When health tech ‘magic’–isn’t. Roy Lilley and his several times per week newsletter (NHSManagers.net, subscribe here) are really must reads for our UK readers dealing with the foibles of the NHS and NHS Digital. Billions have been poured into digitization of records and equipping district (community) nurses with laptops and access to apps that connect them to patient information. All of which is apparently, a flop for the money spent.
The Queen’s Nursing Institute (QNI) has published a study, Nursing in the Digital Age 2023, via its data gathering and analytics area, the International Community Nursing Observatory (ICNO). It obviously should be microscope-read by NHS Digital, but also by US developers (and in other countries) with clinical users. (Oracle Cerner, Epic, and 00’s of EHRs and workflow apps–take notice).
Mr. Lilley outlines the level of failure here–from his article:
- 5 yrs ago; 32.7% reported problems with lack of compatibility between different computer systems… in 2022 the figure had risen to 43.1%.
- 5 yrs ago; around 85% of respondents reported issues with mobile connectivity… in 2022 this figure was around 87%.
- 5 yrs ago; 29.5% reported problems with device battery life… in 2022 the figure was almost 53%.
The overall take of the QNI study is that nurses are highly digitally literate and embrace technology at scale, but in practice, the apps and the hardware have become impediments as the workload increases. For non-UK readers, district nurses travel a lot, often working from home–akin to home care or rural nurses in the US. Points from their executive summary:
- Hardware–battery life, weight of laptop, old laptops, ergonomics not only from weight but also when working in cars. Safety and confidentiality issues lead many nurses to take the work home, leading to delays.
- Software–connectivity, authentication, multiple platforms, little integration, repetition of data entry, and poor connectivity and software design leading to interrupted workflows.

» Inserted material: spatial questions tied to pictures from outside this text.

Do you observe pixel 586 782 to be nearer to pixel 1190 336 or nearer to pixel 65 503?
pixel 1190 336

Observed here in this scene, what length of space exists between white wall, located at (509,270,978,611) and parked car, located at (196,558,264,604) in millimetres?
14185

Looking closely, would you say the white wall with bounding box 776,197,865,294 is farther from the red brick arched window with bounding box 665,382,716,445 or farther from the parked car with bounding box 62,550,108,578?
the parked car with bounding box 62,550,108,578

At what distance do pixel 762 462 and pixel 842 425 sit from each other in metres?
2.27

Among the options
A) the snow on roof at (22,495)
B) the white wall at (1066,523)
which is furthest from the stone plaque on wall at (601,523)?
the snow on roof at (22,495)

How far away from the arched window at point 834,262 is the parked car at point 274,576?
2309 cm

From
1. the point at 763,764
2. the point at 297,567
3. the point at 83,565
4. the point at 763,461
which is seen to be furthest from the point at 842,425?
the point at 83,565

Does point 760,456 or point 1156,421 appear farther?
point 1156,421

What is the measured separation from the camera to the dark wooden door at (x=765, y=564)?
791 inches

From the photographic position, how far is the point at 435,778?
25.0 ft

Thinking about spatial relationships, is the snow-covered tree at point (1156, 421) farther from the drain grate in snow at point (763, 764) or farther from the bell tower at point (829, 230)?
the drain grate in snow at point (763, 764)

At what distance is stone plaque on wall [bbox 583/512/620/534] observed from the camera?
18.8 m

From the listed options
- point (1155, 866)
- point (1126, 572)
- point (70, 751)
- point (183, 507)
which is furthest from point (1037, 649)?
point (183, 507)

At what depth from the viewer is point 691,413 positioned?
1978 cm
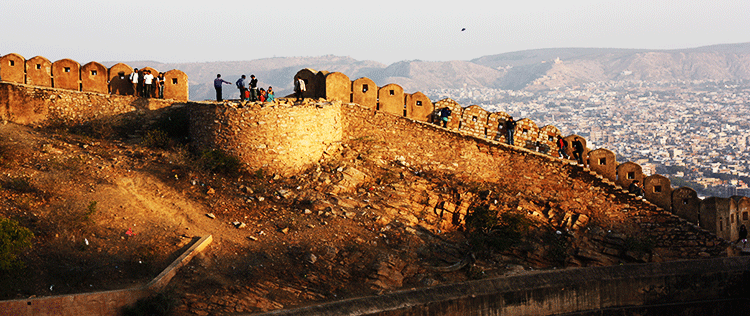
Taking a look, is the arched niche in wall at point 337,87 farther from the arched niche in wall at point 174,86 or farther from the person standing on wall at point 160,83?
the person standing on wall at point 160,83

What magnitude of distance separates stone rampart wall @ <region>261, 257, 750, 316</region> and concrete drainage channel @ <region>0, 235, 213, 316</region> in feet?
7.43

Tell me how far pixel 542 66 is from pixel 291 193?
157669 millimetres

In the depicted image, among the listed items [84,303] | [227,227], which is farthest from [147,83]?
[84,303]

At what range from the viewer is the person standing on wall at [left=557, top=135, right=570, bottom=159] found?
51.2 ft

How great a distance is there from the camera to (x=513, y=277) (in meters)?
11.9

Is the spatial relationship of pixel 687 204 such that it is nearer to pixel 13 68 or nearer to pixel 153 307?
pixel 153 307

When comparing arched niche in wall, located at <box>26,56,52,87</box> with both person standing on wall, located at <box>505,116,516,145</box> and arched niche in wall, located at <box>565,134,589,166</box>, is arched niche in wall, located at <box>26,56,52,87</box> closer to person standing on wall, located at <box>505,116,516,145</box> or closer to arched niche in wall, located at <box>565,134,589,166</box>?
person standing on wall, located at <box>505,116,516,145</box>

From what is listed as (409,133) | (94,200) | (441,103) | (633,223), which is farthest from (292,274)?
(633,223)

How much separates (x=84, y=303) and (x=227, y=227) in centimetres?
327

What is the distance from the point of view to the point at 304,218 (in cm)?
1277

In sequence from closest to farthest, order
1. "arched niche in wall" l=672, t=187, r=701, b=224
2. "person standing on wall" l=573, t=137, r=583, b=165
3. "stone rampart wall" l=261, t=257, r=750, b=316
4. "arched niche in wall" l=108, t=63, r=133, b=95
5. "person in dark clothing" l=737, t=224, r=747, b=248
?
"stone rampart wall" l=261, t=257, r=750, b=316
"arched niche in wall" l=672, t=187, r=701, b=224
"person in dark clothing" l=737, t=224, r=747, b=248
"person standing on wall" l=573, t=137, r=583, b=165
"arched niche in wall" l=108, t=63, r=133, b=95

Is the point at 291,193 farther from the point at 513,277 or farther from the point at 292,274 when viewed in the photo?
the point at 513,277

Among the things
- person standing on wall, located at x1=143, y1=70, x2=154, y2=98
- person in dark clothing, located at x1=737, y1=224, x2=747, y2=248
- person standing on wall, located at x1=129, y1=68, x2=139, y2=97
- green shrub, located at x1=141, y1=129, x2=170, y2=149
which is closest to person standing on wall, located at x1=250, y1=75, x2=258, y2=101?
green shrub, located at x1=141, y1=129, x2=170, y2=149

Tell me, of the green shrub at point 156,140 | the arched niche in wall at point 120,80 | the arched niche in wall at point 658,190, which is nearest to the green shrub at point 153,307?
the green shrub at point 156,140
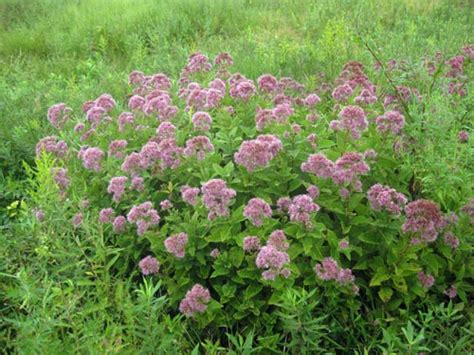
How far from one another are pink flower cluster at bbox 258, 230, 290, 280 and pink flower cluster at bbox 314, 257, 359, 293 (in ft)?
0.65

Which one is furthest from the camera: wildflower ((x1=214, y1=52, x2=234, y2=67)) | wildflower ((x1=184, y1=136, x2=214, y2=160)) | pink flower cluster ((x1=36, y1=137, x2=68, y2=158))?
wildflower ((x1=214, y1=52, x2=234, y2=67))

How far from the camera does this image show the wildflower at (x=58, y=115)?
396cm

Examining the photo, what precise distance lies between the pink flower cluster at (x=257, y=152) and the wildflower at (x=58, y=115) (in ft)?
5.63

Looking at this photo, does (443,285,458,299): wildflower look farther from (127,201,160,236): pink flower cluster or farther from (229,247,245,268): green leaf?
(127,201,160,236): pink flower cluster

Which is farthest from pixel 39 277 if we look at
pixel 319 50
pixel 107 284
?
pixel 319 50

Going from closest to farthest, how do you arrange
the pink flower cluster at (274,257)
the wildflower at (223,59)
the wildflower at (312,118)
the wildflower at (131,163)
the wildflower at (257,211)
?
the pink flower cluster at (274,257) < the wildflower at (257,211) < the wildflower at (131,163) < the wildflower at (312,118) < the wildflower at (223,59)

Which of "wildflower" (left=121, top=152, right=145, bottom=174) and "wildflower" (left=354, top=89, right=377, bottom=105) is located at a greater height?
"wildflower" (left=354, top=89, right=377, bottom=105)

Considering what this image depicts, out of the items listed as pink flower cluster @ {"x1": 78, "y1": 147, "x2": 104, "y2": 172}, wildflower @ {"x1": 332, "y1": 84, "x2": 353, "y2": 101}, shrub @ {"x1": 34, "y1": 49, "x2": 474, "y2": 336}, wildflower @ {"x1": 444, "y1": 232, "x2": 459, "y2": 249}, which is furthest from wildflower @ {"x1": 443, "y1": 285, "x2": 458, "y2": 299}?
pink flower cluster @ {"x1": 78, "y1": 147, "x2": 104, "y2": 172}

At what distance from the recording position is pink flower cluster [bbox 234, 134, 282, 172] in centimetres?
282

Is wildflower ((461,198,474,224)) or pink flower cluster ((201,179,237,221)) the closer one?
pink flower cluster ((201,179,237,221))

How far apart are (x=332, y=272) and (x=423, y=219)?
20.2 inches

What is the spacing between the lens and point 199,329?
2.92 meters

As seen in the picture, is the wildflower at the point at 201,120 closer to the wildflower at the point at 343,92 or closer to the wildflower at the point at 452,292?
the wildflower at the point at 343,92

- Some scheduling tools cause workload issues, such as over-allocation of work, unmanageable workloads and loss of personal autonomy.
- Systems design–impersonal, designed to act as a barrier to interacting with patients.
- Duplicative workload–repetition with dual entry on paper and into platforms because of poor connectivity and software design
- The use of electronic health records (EHR) and similar platforms was mixed in terms of productivity gains and work capture.
Another issue: “Moving technology-enabled care (remote monitoring) to the community appears to have shifted work from the hospital to the community”, meaning an increased workload on nurses where specialists or non-nursing staff could do this.
Mr. Lilley summarizes as a service what both the hardware and software should be accomplishing:
Just ten simple things:
- Who is the patient,
- where have they come from.
- See their record, have they been sick before and…
- What we did we do?
- Anything in their history that’s a red flag?
- What do we do to fix them up this time and…
- Record how we did it.
- Figure out what worked,
- What did it cost and…
- Do we want to do it again.
No wonder nurses are single-day rolling striking!